Het oordeel van de jury:
De energietransitie vergt grote investeringen, zo ook in de omzetting van voltage en vermogens van windturbines naar landlijnen. Hiervoor zijn omvangrijke transformatorstations op zee nodig die vele duizenden tonnen wegen. Deze stations worden steeds groter en ze economisch onshore bouwen en offshore plaatsen is haast niet meer mogelijk zonder aanpassing van de bouwmethode.
Door staalplaat als stressed skin in te zetten zijn aanzienlijke gewichtsbesparingen te behalen. Een ‘stressed skin’ constructie bestaat uit plaat voorzien van ribben. En houdt het midden tussen een schaalconstructie en een stijl- en regelwerk met huid. De constructieve toepassing van stressed skin vereist inzicht in de complexe mechanica, zeker op deze schaal toegepast. Transformatorstations zijn al gauw tientallen bij tientallen meters hoog, breed en lang.
Door geautomatiseerde routines te ontwikkelen kunnen de stressed skin elementen worden geoptimaliseerd op werking en kosten. De thesis van Bas is lovenswaardig werk dat gelet op de omvang en directe actualiteit enorm bijdraagt aan de verduurzaming van onze leefomgeving. Hij heeft indrukwekkend werk verricht. Bovendien zit in de ontwikkelde theorie een kiem, die verder kan worden ontwikkeld. Deze techniek hoeft niet beperkt te blijven tot dozen, zoals topsides van boorplatformen. De techniek van het met ribben verstijven van staalplaat is ook op complexere vormen toe te passen. Daarnaast scoort het werk hoog op het gebied van relevantie, context, methode, prestatie en innovatie.
2e prijs: Fé van Lookeren Campagne (Technische Universiteit Delft) - Efficiently including reclaimed steel elements in a truss bridge design
Om hogerop te komen in de hiërarchie van de circulaire economie, kunnen stalen profielen worden hergebruikt in plaats van gerecycled. Dit afstudeerwerk presenteert een algoritme dat is opgenomen in een parametrisch ontwerpproces om vakwerkbrugontwerpen te genereren met uitsluitend teruggewonnen stalen elementen. Omdat de beschikbaarheid van hergebruikte stalen elementen beperkt is, maakt dit algoritme het mogelijk om efficiënte ontwerpen te vinden waarbij de vorm de beschikbaarheid volgt. ‘Forms follows availability’.
Het oordeel van de jury:
Dit is op korte termijn de toekomst van het inzetten van hergebruikt staal. In plaats van staal zoeken bij je ontwerp, wordt het ontwerp aangepast op wat er is. ‘Doen met wat je hebt’, noemt een jurylid het, of ‘adaptief construeren’. Fé past met parametrische ontwerptechnieken een ‘groei’-methode toe, waarbij een algoritme met hergebruikte stalen elementen een vakwerkligger voor een brug ontwerpt. Doel is om een ontwerp te maken met zo min mogelijk milieu-impact.
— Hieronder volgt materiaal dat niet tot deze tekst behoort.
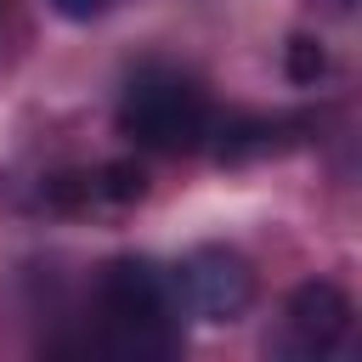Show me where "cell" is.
Wrapping results in <instances>:
<instances>
[{"label": "cell", "instance_id": "7a4b0ae2", "mask_svg": "<svg viewBox=\"0 0 362 362\" xmlns=\"http://www.w3.org/2000/svg\"><path fill=\"white\" fill-rule=\"evenodd\" d=\"M209 96L175 68H141L119 96V136L147 153H192L209 141Z\"/></svg>", "mask_w": 362, "mask_h": 362}, {"label": "cell", "instance_id": "3957f363", "mask_svg": "<svg viewBox=\"0 0 362 362\" xmlns=\"http://www.w3.org/2000/svg\"><path fill=\"white\" fill-rule=\"evenodd\" d=\"M170 288H175V305L198 322H238L255 300V272L238 249L226 243H204L192 249L175 272H170Z\"/></svg>", "mask_w": 362, "mask_h": 362}, {"label": "cell", "instance_id": "277c9868", "mask_svg": "<svg viewBox=\"0 0 362 362\" xmlns=\"http://www.w3.org/2000/svg\"><path fill=\"white\" fill-rule=\"evenodd\" d=\"M345 328H351V300L334 288V283H322V277H311V283H300L294 294H288V311H283V351L288 356H328L339 339H345Z\"/></svg>", "mask_w": 362, "mask_h": 362}, {"label": "cell", "instance_id": "5b68a950", "mask_svg": "<svg viewBox=\"0 0 362 362\" xmlns=\"http://www.w3.org/2000/svg\"><path fill=\"white\" fill-rule=\"evenodd\" d=\"M328 74V51H322V40H288V79L294 85H317Z\"/></svg>", "mask_w": 362, "mask_h": 362}, {"label": "cell", "instance_id": "8992f818", "mask_svg": "<svg viewBox=\"0 0 362 362\" xmlns=\"http://www.w3.org/2000/svg\"><path fill=\"white\" fill-rule=\"evenodd\" d=\"M51 11H57V17H68V23H90V17H102V11H107V0H51Z\"/></svg>", "mask_w": 362, "mask_h": 362}, {"label": "cell", "instance_id": "6da1fadb", "mask_svg": "<svg viewBox=\"0 0 362 362\" xmlns=\"http://www.w3.org/2000/svg\"><path fill=\"white\" fill-rule=\"evenodd\" d=\"M96 300H102V317H107V345L124 351V356H170L181 345V305H175V288H170V272L153 266V260H107L102 266V283H96Z\"/></svg>", "mask_w": 362, "mask_h": 362}]
</instances>
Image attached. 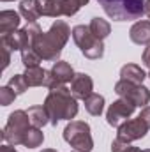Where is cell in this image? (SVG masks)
I'll use <instances>...</instances> for the list:
<instances>
[{
	"mask_svg": "<svg viewBox=\"0 0 150 152\" xmlns=\"http://www.w3.org/2000/svg\"><path fill=\"white\" fill-rule=\"evenodd\" d=\"M149 78H150V73H149Z\"/></svg>",
	"mask_w": 150,
	"mask_h": 152,
	"instance_id": "36",
	"label": "cell"
},
{
	"mask_svg": "<svg viewBox=\"0 0 150 152\" xmlns=\"http://www.w3.org/2000/svg\"><path fill=\"white\" fill-rule=\"evenodd\" d=\"M2 42L11 51H23V50L30 48V37H28L25 28H18L14 32H9V34L2 36Z\"/></svg>",
	"mask_w": 150,
	"mask_h": 152,
	"instance_id": "12",
	"label": "cell"
},
{
	"mask_svg": "<svg viewBox=\"0 0 150 152\" xmlns=\"http://www.w3.org/2000/svg\"><path fill=\"white\" fill-rule=\"evenodd\" d=\"M147 133H149L147 124H145L140 117H136V118H131V120L124 122V124L118 127L117 138L122 140V142H125V143H133V142H136V140L145 138Z\"/></svg>",
	"mask_w": 150,
	"mask_h": 152,
	"instance_id": "9",
	"label": "cell"
},
{
	"mask_svg": "<svg viewBox=\"0 0 150 152\" xmlns=\"http://www.w3.org/2000/svg\"><path fill=\"white\" fill-rule=\"evenodd\" d=\"M2 55H4V69H7V66H9V62H11V50L2 42Z\"/></svg>",
	"mask_w": 150,
	"mask_h": 152,
	"instance_id": "27",
	"label": "cell"
},
{
	"mask_svg": "<svg viewBox=\"0 0 150 152\" xmlns=\"http://www.w3.org/2000/svg\"><path fill=\"white\" fill-rule=\"evenodd\" d=\"M41 152H57L55 149H44V151H41Z\"/></svg>",
	"mask_w": 150,
	"mask_h": 152,
	"instance_id": "33",
	"label": "cell"
},
{
	"mask_svg": "<svg viewBox=\"0 0 150 152\" xmlns=\"http://www.w3.org/2000/svg\"><path fill=\"white\" fill-rule=\"evenodd\" d=\"M74 2H76V4H79V5H87L90 0H74Z\"/></svg>",
	"mask_w": 150,
	"mask_h": 152,
	"instance_id": "32",
	"label": "cell"
},
{
	"mask_svg": "<svg viewBox=\"0 0 150 152\" xmlns=\"http://www.w3.org/2000/svg\"><path fill=\"white\" fill-rule=\"evenodd\" d=\"M30 127H32V124H30L28 113L23 112V110H16V112H12L9 115L7 124L2 131V138L12 147L23 145V138H25V134Z\"/></svg>",
	"mask_w": 150,
	"mask_h": 152,
	"instance_id": "4",
	"label": "cell"
},
{
	"mask_svg": "<svg viewBox=\"0 0 150 152\" xmlns=\"http://www.w3.org/2000/svg\"><path fill=\"white\" fill-rule=\"evenodd\" d=\"M7 87H9L11 90H14L16 96H20V94H25V92H27L28 83H27V80H25V76L23 75H14L11 80H9Z\"/></svg>",
	"mask_w": 150,
	"mask_h": 152,
	"instance_id": "23",
	"label": "cell"
},
{
	"mask_svg": "<svg viewBox=\"0 0 150 152\" xmlns=\"http://www.w3.org/2000/svg\"><path fill=\"white\" fill-rule=\"evenodd\" d=\"M138 117H140V118L147 124V127L150 129V106H145V108L141 110V113L138 115Z\"/></svg>",
	"mask_w": 150,
	"mask_h": 152,
	"instance_id": "28",
	"label": "cell"
},
{
	"mask_svg": "<svg viewBox=\"0 0 150 152\" xmlns=\"http://www.w3.org/2000/svg\"><path fill=\"white\" fill-rule=\"evenodd\" d=\"M85 110L94 117H99V115L104 112V97L101 94H90L87 99H85Z\"/></svg>",
	"mask_w": 150,
	"mask_h": 152,
	"instance_id": "21",
	"label": "cell"
},
{
	"mask_svg": "<svg viewBox=\"0 0 150 152\" xmlns=\"http://www.w3.org/2000/svg\"><path fill=\"white\" fill-rule=\"evenodd\" d=\"M2 2H12V0H2Z\"/></svg>",
	"mask_w": 150,
	"mask_h": 152,
	"instance_id": "35",
	"label": "cell"
},
{
	"mask_svg": "<svg viewBox=\"0 0 150 152\" xmlns=\"http://www.w3.org/2000/svg\"><path fill=\"white\" fill-rule=\"evenodd\" d=\"M115 94L122 99L131 101L136 106H141V108H145L150 103V90L147 87L136 85V83H131L125 80H120L115 83Z\"/></svg>",
	"mask_w": 150,
	"mask_h": 152,
	"instance_id": "7",
	"label": "cell"
},
{
	"mask_svg": "<svg viewBox=\"0 0 150 152\" xmlns=\"http://www.w3.org/2000/svg\"><path fill=\"white\" fill-rule=\"evenodd\" d=\"M88 27H90L92 34L99 39V41H104V39L111 34V25L106 20H103V18H92V21H90Z\"/></svg>",
	"mask_w": 150,
	"mask_h": 152,
	"instance_id": "20",
	"label": "cell"
},
{
	"mask_svg": "<svg viewBox=\"0 0 150 152\" xmlns=\"http://www.w3.org/2000/svg\"><path fill=\"white\" fill-rule=\"evenodd\" d=\"M21 62H23L25 67H37L39 64L42 62V58L36 53L34 48H27V50L21 51Z\"/></svg>",
	"mask_w": 150,
	"mask_h": 152,
	"instance_id": "24",
	"label": "cell"
},
{
	"mask_svg": "<svg viewBox=\"0 0 150 152\" xmlns=\"http://www.w3.org/2000/svg\"><path fill=\"white\" fill-rule=\"evenodd\" d=\"M0 152H18V151H16L12 145L7 143V145H2V147H0Z\"/></svg>",
	"mask_w": 150,
	"mask_h": 152,
	"instance_id": "30",
	"label": "cell"
},
{
	"mask_svg": "<svg viewBox=\"0 0 150 152\" xmlns=\"http://www.w3.org/2000/svg\"><path fill=\"white\" fill-rule=\"evenodd\" d=\"M27 113L30 117V124L34 127H39L41 129V127H44L50 122V115H48L44 106H30Z\"/></svg>",
	"mask_w": 150,
	"mask_h": 152,
	"instance_id": "19",
	"label": "cell"
},
{
	"mask_svg": "<svg viewBox=\"0 0 150 152\" xmlns=\"http://www.w3.org/2000/svg\"><path fill=\"white\" fill-rule=\"evenodd\" d=\"M14 99H16L14 90H11L7 85H5V87H0V104H2V106H9Z\"/></svg>",
	"mask_w": 150,
	"mask_h": 152,
	"instance_id": "26",
	"label": "cell"
},
{
	"mask_svg": "<svg viewBox=\"0 0 150 152\" xmlns=\"http://www.w3.org/2000/svg\"><path fill=\"white\" fill-rule=\"evenodd\" d=\"M25 30L30 37V48L36 50V53L42 60H51V62L58 60L66 42L69 41V36L73 34L64 20H57L48 32H42L37 23H28Z\"/></svg>",
	"mask_w": 150,
	"mask_h": 152,
	"instance_id": "1",
	"label": "cell"
},
{
	"mask_svg": "<svg viewBox=\"0 0 150 152\" xmlns=\"http://www.w3.org/2000/svg\"><path fill=\"white\" fill-rule=\"evenodd\" d=\"M92 90H94V81H92L90 76L85 75V73H78L74 76V80L71 81V92H73V96L76 99L85 101L92 94Z\"/></svg>",
	"mask_w": 150,
	"mask_h": 152,
	"instance_id": "13",
	"label": "cell"
},
{
	"mask_svg": "<svg viewBox=\"0 0 150 152\" xmlns=\"http://www.w3.org/2000/svg\"><path fill=\"white\" fill-rule=\"evenodd\" d=\"M64 140L79 152H92L94 140L90 134V126L83 120H71L64 129Z\"/></svg>",
	"mask_w": 150,
	"mask_h": 152,
	"instance_id": "6",
	"label": "cell"
},
{
	"mask_svg": "<svg viewBox=\"0 0 150 152\" xmlns=\"http://www.w3.org/2000/svg\"><path fill=\"white\" fill-rule=\"evenodd\" d=\"M134 110H136V104H133L131 101L120 97V99L113 101L110 104V108L106 112V122L111 127H120L124 122H127L133 117Z\"/></svg>",
	"mask_w": 150,
	"mask_h": 152,
	"instance_id": "8",
	"label": "cell"
},
{
	"mask_svg": "<svg viewBox=\"0 0 150 152\" xmlns=\"http://www.w3.org/2000/svg\"><path fill=\"white\" fill-rule=\"evenodd\" d=\"M20 14L27 20V23H36L42 16V4L39 0H21Z\"/></svg>",
	"mask_w": 150,
	"mask_h": 152,
	"instance_id": "16",
	"label": "cell"
},
{
	"mask_svg": "<svg viewBox=\"0 0 150 152\" xmlns=\"http://www.w3.org/2000/svg\"><path fill=\"white\" fill-rule=\"evenodd\" d=\"M42 142H44V134H42V131H41L39 127H34V126L27 131V134H25V138H23V145H25L27 149L41 147Z\"/></svg>",
	"mask_w": 150,
	"mask_h": 152,
	"instance_id": "22",
	"label": "cell"
},
{
	"mask_svg": "<svg viewBox=\"0 0 150 152\" xmlns=\"http://www.w3.org/2000/svg\"><path fill=\"white\" fill-rule=\"evenodd\" d=\"M113 21H134L145 14V0H97Z\"/></svg>",
	"mask_w": 150,
	"mask_h": 152,
	"instance_id": "3",
	"label": "cell"
},
{
	"mask_svg": "<svg viewBox=\"0 0 150 152\" xmlns=\"http://www.w3.org/2000/svg\"><path fill=\"white\" fill-rule=\"evenodd\" d=\"M50 71H51V76H53L55 87H58V85H66V83L73 81L74 76H76L73 66H71L69 62H64V60H57Z\"/></svg>",
	"mask_w": 150,
	"mask_h": 152,
	"instance_id": "14",
	"label": "cell"
},
{
	"mask_svg": "<svg viewBox=\"0 0 150 152\" xmlns=\"http://www.w3.org/2000/svg\"><path fill=\"white\" fill-rule=\"evenodd\" d=\"M42 106L46 108L50 115V122L53 126H57L60 120H71L78 115V99L73 96L71 88H67L66 85L50 88Z\"/></svg>",
	"mask_w": 150,
	"mask_h": 152,
	"instance_id": "2",
	"label": "cell"
},
{
	"mask_svg": "<svg viewBox=\"0 0 150 152\" xmlns=\"http://www.w3.org/2000/svg\"><path fill=\"white\" fill-rule=\"evenodd\" d=\"M147 76L149 75L136 64H125L120 69V80H125V81H131V83H136V85H143V80Z\"/></svg>",
	"mask_w": 150,
	"mask_h": 152,
	"instance_id": "18",
	"label": "cell"
},
{
	"mask_svg": "<svg viewBox=\"0 0 150 152\" xmlns=\"http://www.w3.org/2000/svg\"><path fill=\"white\" fill-rule=\"evenodd\" d=\"M143 152H150V149H145V151H143Z\"/></svg>",
	"mask_w": 150,
	"mask_h": 152,
	"instance_id": "34",
	"label": "cell"
},
{
	"mask_svg": "<svg viewBox=\"0 0 150 152\" xmlns=\"http://www.w3.org/2000/svg\"><path fill=\"white\" fill-rule=\"evenodd\" d=\"M28 87H48V88H55V81L51 71H46L42 67H27V71L23 73Z\"/></svg>",
	"mask_w": 150,
	"mask_h": 152,
	"instance_id": "11",
	"label": "cell"
},
{
	"mask_svg": "<svg viewBox=\"0 0 150 152\" xmlns=\"http://www.w3.org/2000/svg\"><path fill=\"white\" fill-rule=\"evenodd\" d=\"M111 152H143V151H140L138 147H133L131 143H125V142L115 138L111 142Z\"/></svg>",
	"mask_w": 150,
	"mask_h": 152,
	"instance_id": "25",
	"label": "cell"
},
{
	"mask_svg": "<svg viewBox=\"0 0 150 152\" xmlns=\"http://www.w3.org/2000/svg\"><path fill=\"white\" fill-rule=\"evenodd\" d=\"M129 37L134 44H150V21L147 20H138L131 30H129Z\"/></svg>",
	"mask_w": 150,
	"mask_h": 152,
	"instance_id": "15",
	"label": "cell"
},
{
	"mask_svg": "<svg viewBox=\"0 0 150 152\" xmlns=\"http://www.w3.org/2000/svg\"><path fill=\"white\" fill-rule=\"evenodd\" d=\"M74 152H79V151H74Z\"/></svg>",
	"mask_w": 150,
	"mask_h": 152,
	"instance_id": "37",
	"label": "cell"
},
{
	"mask_svg": "<svg viewBox=\"0 0 150 152\" xmlns=\"http://www.w3.org/2000/svg\"><path fill=\"white\" fill-rule=\"evenodd\" d=\"M20 23H21V18L16 11H2L0 12V34L2 36L18 30Z\"/></svg>",
	"mask_w": 150,
	"mask_h": 152,
	"instance_id": "17",
	"label": "cell"
},
{
	"mask_svg": "<svg viewBox=\"0 0 150 152\" xmlns=\"http://www.w3.org/2000/svg\"><path fill=\"white\" fill-rule=\"evenodd\" d=\"M145 14L150 18V0H145Z\"/></svg>",
	"mask_w": 150,
	"mask_h": 152,
	"instance_id": "31",
	"label": "cell"
},
{
	"mask_svg": "<svg viewBox=\"0 0 150 152\" xmlns=\"http://www.w3.org/2000/svg\"><path fill=\"white\" fill-rule=\"evenodd\" d=\"M79 4L74 0H44L42 4V16L60 18V16H74L79 11Z\"/></svg>",
	"mask_w": 150,
	"mask_h": 152,
	"instance_id": "10",
	"label": "cell"
},
{
	"mask_svg": "<svg viewBox=\"0 0 150 152\" xmlns=\"http://www.w3.org/2000/svg\"><path fill=\"white\" fill-rule=\"evenodd\" d=\"M73 39H74L76 46L79 48V51L90 58V60H97L104 55V44L103 41L95 37L90 30V27L87 25H76L73 28Z\"/></svg>",
	"mask_w": 150,
	"mask_h": 152,
	"instance_id": "5",
	"label": "cell"
},
{
	"mask_svg": "<svg viewBox=\"0 0 150 152\" xmlns=\"http://www.w3.org/2000/svg\"><path fill=\"white\" fill-rule=\"evenodd\" d=\"M141 60H143V64L147 66L150 69V44H147V48L143 50V55H141Z\"/></svg>",
	"mask_w": 150,
	"mask_h": 152,
	"instance_id": "29",
	"label": "cell"
}]
</instances>
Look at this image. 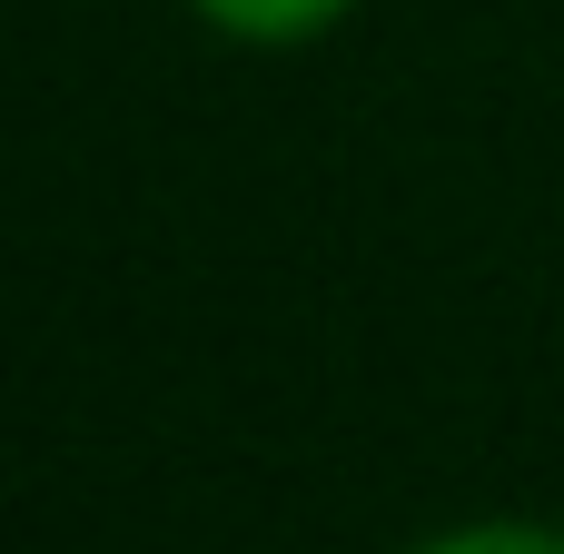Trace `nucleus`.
I'll return each instance as SVG.
<instances>
[{
  "instance_id": "obj_1",
  "label": "nucleus",
  "mask_w": 564,
  "mask_h": 554,
  "mask_svg": "<svg viewBox=\"0 0 564 554\" xmlns=\"http://www.w3.org/2000/svg\"><path fill=\"white\" fill-rule=\"evenodd\" d=\"M218 40H248V50H297L317 30H337L357 0H188Z\"/></svg>"
},
{
  "instance_id": "obj_2",
  "label": "nucleus",
  "mask_w": 564,
  "mask_h": 554,
  "mask_svg": "<svg viewBox=\"0 0 564 554\" xmlns=\"http://www.w3.org/2000/svg\"><path fill=\"white\" fill-rule=\"evenodd\" d=\"M416 554H564L555 525H516V515H496V525H456V535H436V545Z\"/></svg>"
}]
</instances>
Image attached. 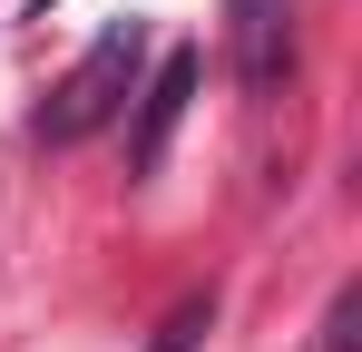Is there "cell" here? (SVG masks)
<instances>
[{
    "label": "cell",
    "mask_w": 362,
    "mask_h": 352,
    "mask_svg": "<svg viewBox=\"0 0 362 352\" xmlns=\"http://www.w3.org/2000/svg\"><path fill=\"white\" fill-rule=\"evenodd\" d=\"M226 30H235V78L255 98H274L294 69V10L284 0H226Z\"/></svg>",
    "instance_id": "3"
},
{
    "label": "cell",
    "mask_w": 362,
    "mask_h": 352,
    "mask_svg": "<svg viewBox=\"0 0 362 352\" xmlns=\"http://www.w3.org/2000/svg\"><path fill=\"white\" fill-rule=\"evenodd\" d=\"M137 78H147V20H108V30L88 40V59L69 69L49 98H40V137H49V147L98 137V127L137 98Z\"/></svg>",
    "instance_id": "1"
},
{
    "label": "cell",
    "mask_w": 362,
    "mask_h": 352,
    "mask_svg": "<svg viewBox=\"0 0 362 352\" xmlns=\"http://www.w3.org/2000/svg\"><path fill=\"white\" fill-rule=\"evenodd\" d=\"M353 323H362V284H343L333 303H323V343H313V352H353V343H362Z\"/></svg>",
    "instance_id": "5"
},
{
    "label": "cell",
    "mask_w": 362,
    "mask_h": 352,
    "mask_svg": "<svg viewBox=\"0 0 362 352\" xmlns=\"http://www.w3.org/2000/svg\"><path fill=\"white\" fill-rule=\"evenodd\" d=\"M40 10H49V0H40Z\"/></svg>",
    "instance_id": "6"
},
{
    "label": "cell",
    "mask_w": 362,
    "mask_h": 352,
    "mask_svg": "<svg viewBox=\"0 0 362 352\" xmlns=\"http://www.w3.org/2000/svg\"><path fill=\"white\" fill-rule=\"evenodd\" d=\"M206 333H216V284H206V293H186L177 313L157 323V343H147V352H196Z\"/></svg>",
    "instance_id": "4"
},
{
    "label": "cell",
    "mask_w": 362,
    "mask_h": 352,
    "mask_svg": "<svg viewBox=\"0 0 362 352\" xmlns=\"http://www.w3.org/2000/svg\"><path fill=\"white\" fill-rule=\"evenodd\" d=\"M196 78H206V59H196V49H167L147 78H137V127H127V167H137V176L167 167V137H177V117H186V98H196Z\"/></svg>",
    "instance_id": "2"
}]
</instances>
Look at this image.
De onderkant van het vakwerk wordt door het algoritme ‘vlak’ gehouden, want het wegdek moet berijdbaar blijven. Aan de bovenzijde springt het vakwerk alle kanten op, al naar gelang de lengtes van de beschikbare staven die door het computermodel worden gevonden. Want het hergebruikte staal wordt zelfs niet gezaagd. ‘Form follows availability’ noemt Fé het. Omdat we een vakwerk met een regelmatige vorm gewend zijn, kan de neiging bestaan om dit lelijk te vinden. Door een parameter (die misschien wel ‘schoonheid’ heet) toe te voegen zou het vakwerk in de ontwerpfase met regelmaat kunnen worden getemd. Anderzijds, zoals een jurylid zei: “Mooi of lelijk, het maakt niet uit, want het klopt.”
Vergeleken met een vakwerk dat zo licht mogelijk is ontworpen uit nieuw staal, is de variant uit hergebruikt materiaal 16% zwaarder. Anderzijds leidt de vakwerkligger uit hergebruikt staal maar liefst tot 63% minder CO2-emissie. Het ‘groei’-model wint het zelfs van een tussen-variant, waarbij in de op gewicht geoptimaliseerde vakwerkligger het nieuwe staal gedeeltelijk (indien beschikbaar) is vervangen door staven van hergebruikt materiaal. Dan heeft het onregelmatige vakwerk uit hergebruikt, ongezaagd staal nog steeds 17% minder CO2-emissie.